New Car Previews

Preview: Lincoln Aviator

NEW YORK – Lincoln has revealed the Aviator, its all-new three-row sport-utility vehicle, at a media event prior to the 2018 New York International Auto Show.

Is there really space for three luxury Lincoln SUVs – Navigator, Aviator, and Nautilus – in our market?

The new model contains a few firsts for the automaker, including pothole detection and a cellphone key, and will be available as a plug-in hybrid.

The Aviator is one of two new SUVs that Lincoln will launch by 2020, along with the upcoming Nautilus, which will replace the current MKX. It’s expected that the Aviator will go on sale sometime in 2019.

Full details won’t be revealed until closer to the market launch, but Lincoln confirmed it will offer the Aviator plug-in hybrid (PHEV) alongside a conventional version. Both will use the same twin-turbocharged gasoline engine – size and power still a secret – with the PHEV adding an electric motor.

While mainstream PHEVs are usually advertised for their fuel-saving capabilities, Lincoln is stressing the Aviator PHEV as more of a performance model, with the electric motor adding a boost of power to the gasoline engine. As with other plug-in hybrids, it will be able to travel on electricity alone after it’s been charged by plugging in, and when that depletes, will continue to operate as a regular hybrid that switches between gasoline and electricity.

All Aviator models will come standard with three rows of seats for seven-passenger seating, and the company says that tall adults will be comfortable in the third row. Driveline configuration is rear- or all-wheel drive, although it’s not confirmed yet if Canada will get both, or just AWD-only models.

The pothole detection feature uses a forward-facing camera that scans the road ahead. When it detects a pothole or other rough surface, the suspension automatically adjusts, in milliseconds, to smooth out the ride.

The Aviator will also have Lincoln Co-Pilot360 driver-assist features, including lane-keeping assist, automatic high-beam headlamps, rear-view camera, and emergency braking both when driving forward or when backing up.

It will be Lincoln’s first model with Phone as a Key smartphone technology. In addition to the regular key fob, similar functions will be accessible through an app. Owners will be able to lock and unlock the doors, open the liftgate, start the vehicle, and “precondition” it with climate control and heated seats from a phone. A valet key option will allow other phones to gain temporary access as required.

As a back-up in case the phone runs out of battery, the Aviator includes a keypad on the door, hidden until required, that can be used to unlock the vehicle with a code, and the vehicle can be started through the infotainment screen. If the phone is lost, the app can be remotely disabled.

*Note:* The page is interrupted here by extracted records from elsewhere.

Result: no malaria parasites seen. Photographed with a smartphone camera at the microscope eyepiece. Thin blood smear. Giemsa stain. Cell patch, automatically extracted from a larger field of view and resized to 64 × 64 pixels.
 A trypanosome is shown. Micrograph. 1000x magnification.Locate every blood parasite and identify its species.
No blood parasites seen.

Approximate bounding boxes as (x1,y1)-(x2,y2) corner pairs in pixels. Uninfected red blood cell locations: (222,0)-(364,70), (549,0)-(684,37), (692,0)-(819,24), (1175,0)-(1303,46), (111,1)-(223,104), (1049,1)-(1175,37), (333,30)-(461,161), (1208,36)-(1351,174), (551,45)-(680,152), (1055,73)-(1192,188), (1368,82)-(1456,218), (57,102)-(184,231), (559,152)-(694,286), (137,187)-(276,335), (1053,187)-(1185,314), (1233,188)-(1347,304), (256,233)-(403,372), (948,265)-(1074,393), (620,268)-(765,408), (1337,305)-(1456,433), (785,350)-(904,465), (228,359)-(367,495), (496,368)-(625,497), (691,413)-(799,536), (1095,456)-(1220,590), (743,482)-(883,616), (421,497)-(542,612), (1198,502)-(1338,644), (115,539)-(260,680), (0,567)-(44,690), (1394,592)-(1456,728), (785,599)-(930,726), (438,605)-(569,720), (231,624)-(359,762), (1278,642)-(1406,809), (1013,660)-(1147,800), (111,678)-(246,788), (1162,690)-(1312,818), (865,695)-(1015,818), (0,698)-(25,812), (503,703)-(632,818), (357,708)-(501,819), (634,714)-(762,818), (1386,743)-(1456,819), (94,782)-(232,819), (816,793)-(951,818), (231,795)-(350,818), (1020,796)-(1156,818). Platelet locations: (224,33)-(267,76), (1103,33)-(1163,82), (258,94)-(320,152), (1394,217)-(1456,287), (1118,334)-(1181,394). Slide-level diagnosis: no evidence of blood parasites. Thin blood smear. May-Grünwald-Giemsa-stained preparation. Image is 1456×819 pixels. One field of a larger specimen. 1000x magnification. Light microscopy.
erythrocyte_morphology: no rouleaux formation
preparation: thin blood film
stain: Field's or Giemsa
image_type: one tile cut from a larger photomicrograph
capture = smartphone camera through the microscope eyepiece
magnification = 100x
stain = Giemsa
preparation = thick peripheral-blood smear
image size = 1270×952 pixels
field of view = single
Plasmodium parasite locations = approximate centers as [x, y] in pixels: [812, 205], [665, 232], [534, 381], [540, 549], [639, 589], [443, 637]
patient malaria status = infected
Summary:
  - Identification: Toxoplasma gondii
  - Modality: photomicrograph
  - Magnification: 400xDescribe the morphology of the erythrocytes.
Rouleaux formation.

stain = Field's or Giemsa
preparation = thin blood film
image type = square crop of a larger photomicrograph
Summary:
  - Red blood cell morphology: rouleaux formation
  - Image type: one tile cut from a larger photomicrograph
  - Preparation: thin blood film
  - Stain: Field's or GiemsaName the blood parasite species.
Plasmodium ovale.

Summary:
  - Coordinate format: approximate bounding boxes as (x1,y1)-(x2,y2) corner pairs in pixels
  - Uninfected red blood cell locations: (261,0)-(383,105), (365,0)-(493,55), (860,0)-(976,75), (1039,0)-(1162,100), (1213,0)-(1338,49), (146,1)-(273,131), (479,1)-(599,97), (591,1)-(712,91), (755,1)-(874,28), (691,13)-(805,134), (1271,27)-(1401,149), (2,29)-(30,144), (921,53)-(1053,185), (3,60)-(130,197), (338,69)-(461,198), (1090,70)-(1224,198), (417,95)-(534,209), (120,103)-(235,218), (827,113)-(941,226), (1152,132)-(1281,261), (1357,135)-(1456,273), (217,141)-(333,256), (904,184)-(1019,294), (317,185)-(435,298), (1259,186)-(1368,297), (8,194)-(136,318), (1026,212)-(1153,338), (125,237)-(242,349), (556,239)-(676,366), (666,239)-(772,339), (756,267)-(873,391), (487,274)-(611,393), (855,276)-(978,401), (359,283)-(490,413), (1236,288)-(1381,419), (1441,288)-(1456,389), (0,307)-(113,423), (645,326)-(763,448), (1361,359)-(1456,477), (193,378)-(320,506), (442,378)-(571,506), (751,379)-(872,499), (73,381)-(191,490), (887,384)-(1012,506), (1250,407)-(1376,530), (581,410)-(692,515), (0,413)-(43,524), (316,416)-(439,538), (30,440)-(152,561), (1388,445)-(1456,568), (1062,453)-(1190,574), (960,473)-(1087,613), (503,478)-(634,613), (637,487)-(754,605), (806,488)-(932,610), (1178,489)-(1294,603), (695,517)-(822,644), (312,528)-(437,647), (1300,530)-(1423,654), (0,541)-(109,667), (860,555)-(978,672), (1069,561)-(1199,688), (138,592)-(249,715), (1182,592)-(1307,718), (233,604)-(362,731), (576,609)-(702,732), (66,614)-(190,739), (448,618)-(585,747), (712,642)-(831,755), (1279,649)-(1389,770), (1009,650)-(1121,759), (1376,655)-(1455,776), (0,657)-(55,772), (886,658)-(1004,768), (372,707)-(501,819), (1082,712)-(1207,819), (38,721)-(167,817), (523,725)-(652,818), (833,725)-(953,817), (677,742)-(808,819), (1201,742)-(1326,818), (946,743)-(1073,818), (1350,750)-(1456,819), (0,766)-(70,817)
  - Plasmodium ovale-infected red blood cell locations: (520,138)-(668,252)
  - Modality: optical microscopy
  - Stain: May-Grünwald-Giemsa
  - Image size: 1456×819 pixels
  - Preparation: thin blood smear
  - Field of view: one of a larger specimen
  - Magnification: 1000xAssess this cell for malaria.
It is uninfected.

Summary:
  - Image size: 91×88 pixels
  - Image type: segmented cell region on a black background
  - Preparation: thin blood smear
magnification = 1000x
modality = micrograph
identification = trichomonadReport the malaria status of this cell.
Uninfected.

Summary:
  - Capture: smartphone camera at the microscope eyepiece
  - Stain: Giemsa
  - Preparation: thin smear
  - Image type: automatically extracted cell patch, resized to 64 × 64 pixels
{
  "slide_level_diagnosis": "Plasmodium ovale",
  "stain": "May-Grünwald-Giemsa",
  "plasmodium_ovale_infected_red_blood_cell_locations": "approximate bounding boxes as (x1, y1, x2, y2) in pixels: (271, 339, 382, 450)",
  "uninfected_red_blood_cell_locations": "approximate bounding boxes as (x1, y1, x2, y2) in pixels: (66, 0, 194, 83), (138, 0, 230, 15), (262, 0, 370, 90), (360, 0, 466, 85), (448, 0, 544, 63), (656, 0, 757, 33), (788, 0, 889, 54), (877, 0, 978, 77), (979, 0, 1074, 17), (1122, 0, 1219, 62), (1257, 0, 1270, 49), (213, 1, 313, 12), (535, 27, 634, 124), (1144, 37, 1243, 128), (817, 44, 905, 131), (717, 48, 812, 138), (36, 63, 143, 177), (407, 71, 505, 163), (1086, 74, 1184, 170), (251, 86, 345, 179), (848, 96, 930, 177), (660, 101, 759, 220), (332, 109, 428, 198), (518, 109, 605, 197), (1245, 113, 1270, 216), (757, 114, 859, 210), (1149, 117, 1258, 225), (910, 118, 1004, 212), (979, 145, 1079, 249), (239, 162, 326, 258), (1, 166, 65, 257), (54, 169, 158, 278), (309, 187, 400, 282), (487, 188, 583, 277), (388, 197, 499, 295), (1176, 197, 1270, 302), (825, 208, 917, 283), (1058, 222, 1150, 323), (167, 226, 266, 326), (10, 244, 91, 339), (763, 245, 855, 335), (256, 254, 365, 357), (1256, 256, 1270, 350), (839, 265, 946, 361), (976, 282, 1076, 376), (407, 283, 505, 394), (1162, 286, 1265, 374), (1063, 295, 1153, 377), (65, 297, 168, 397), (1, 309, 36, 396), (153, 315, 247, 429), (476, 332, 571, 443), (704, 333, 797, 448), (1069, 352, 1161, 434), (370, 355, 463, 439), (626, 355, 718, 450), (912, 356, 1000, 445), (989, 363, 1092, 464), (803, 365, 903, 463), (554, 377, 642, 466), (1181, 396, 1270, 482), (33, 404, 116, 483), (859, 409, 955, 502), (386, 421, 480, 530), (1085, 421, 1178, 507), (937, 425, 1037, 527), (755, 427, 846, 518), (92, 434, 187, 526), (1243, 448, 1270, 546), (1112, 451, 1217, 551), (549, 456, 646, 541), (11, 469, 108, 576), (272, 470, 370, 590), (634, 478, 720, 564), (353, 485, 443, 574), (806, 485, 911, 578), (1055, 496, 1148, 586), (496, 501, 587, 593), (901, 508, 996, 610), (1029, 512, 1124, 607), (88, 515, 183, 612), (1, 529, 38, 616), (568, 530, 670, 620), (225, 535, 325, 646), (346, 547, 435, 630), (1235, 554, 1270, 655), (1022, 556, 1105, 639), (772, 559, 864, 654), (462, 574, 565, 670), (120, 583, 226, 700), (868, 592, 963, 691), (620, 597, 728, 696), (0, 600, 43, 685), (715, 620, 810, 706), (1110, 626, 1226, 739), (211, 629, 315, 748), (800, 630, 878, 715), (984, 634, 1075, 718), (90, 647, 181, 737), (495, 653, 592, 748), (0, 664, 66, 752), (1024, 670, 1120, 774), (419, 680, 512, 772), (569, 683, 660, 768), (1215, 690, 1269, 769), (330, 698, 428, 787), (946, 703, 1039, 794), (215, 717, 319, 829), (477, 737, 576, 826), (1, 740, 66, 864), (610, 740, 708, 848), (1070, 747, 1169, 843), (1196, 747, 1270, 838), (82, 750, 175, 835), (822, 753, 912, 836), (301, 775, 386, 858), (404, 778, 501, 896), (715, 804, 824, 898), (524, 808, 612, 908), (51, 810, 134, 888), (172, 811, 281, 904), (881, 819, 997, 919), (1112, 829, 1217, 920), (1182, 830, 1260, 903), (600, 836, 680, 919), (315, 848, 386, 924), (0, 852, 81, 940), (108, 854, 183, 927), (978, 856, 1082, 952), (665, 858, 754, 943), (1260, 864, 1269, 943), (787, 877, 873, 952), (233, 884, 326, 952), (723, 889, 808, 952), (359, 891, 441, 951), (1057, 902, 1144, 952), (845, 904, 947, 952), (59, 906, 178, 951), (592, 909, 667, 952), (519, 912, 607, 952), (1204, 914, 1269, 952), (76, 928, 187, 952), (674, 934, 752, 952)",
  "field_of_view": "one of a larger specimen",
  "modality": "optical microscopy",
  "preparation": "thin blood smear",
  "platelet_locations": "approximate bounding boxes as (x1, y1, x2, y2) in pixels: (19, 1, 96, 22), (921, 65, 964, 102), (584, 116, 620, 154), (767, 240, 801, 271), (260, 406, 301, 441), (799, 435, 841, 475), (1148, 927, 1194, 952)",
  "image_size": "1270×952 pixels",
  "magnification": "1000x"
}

Inside, the Aviator will offer a 10-inch centre touchscreen, next-generation head-up display, push-button shifter, wireless phone charging, in-vehicle Wi-Fi hotspot, thirty-way-adjustable massaging seats, and second-row seats with fore-and-aft adjustment, as well as one-button operation for access to the third row.

The Aviator was also the name of a short-lived SUV, based on the Ford Explorer, that was sold from 2003 to 2005. Although the original model didn’t have staying power, it makes sense to bring back the name, according to Robert Parker, Lincoln’s global director of marketing and sales. “The awareness was there from the old Aviator,” Parker says. “We’re not starting with a blank canvas here. The name is largely positive with people, and we think it’s an advantage.”

As with other Lincoln vehicles, the Aviator will include pickup and delivery from home or office when maintenance is required. The company says it has provided the service 100,000 times in the US since it was launched last September, and it was recently introduced to Canada.

The company plans to eventually add some form of electrification to all of its vehicles. That’s due to tightening emissions standards not just in North America but in China, a market Lincoln entered three years ago.

So is there really space for three luxury Lincoln SUVs – Navigator, Aviator, and Nautilus – in our market? There might well be, given that sport-utes account for one-quarter of all luxury vehicle sales in Canada, according to the company. Earlier this year, in response to its sales, Ford announced that it will produce fewer passenger cars in North America and Europe, while increasing its mixture of SUVs.

Full specifications, trim levels, and prices will be available closer to the Aviator’s launch.